8. Sample Size for the Training Set
The document does not provide the sample size used for the training set. It mentions that the "system uses a machine learning based process (convolutional neural network or CNN) only for development of the AI ECG algorithm."
9. How Ground Truth for the Training Set Was Established
While the document states that a CNN was used for "development of the AI ECG algorithm" (for beat classification), it does not explicitly detail how the ground truth for this training set was established. In typical machine learning development for medical devices, this would involve:
- Expert annotation: Cardiologists or trained technicians meticulously annotating ECG recordings to label various beat types and rhythms.

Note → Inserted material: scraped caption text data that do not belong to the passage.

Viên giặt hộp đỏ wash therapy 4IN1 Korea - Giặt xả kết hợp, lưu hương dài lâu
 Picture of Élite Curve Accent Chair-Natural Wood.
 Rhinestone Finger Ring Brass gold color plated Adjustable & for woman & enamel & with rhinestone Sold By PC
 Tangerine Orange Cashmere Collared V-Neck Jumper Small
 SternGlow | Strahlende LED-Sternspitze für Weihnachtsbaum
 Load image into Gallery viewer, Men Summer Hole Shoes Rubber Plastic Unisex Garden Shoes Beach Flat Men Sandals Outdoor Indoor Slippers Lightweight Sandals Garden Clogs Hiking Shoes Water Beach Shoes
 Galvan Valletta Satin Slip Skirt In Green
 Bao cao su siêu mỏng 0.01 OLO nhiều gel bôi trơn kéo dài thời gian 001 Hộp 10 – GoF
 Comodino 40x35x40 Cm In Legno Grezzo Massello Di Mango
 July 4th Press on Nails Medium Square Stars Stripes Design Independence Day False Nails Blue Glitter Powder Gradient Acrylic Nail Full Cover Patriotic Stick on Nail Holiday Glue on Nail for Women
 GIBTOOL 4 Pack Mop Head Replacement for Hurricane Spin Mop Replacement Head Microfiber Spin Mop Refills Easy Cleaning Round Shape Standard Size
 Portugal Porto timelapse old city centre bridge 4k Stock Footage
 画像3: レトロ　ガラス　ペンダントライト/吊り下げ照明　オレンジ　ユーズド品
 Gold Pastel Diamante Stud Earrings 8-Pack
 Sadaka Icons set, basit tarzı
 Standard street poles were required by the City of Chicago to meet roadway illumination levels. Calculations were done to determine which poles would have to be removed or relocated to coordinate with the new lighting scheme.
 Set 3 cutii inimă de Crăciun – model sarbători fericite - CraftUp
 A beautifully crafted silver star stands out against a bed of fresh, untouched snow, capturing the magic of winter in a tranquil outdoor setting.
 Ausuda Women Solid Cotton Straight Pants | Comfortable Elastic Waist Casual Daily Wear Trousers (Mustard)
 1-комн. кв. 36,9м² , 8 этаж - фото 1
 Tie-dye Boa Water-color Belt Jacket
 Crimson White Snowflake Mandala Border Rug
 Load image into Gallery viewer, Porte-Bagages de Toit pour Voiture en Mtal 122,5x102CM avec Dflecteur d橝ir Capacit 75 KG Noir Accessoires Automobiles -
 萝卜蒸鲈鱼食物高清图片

- Validated databases: Leveraging existing, publicly available, or proprietary ECG databases that come with expert-verified annotations.
§ 870.2340 Electrocardiograph.
(a)
Identification. An electrocardiograph is a device used to process the electrical signal transmitted through two or more electrocardiograph electrodes and to produce a visual display of the electrical signal produced by the heart.(b)
Classification. Class II (performance standards).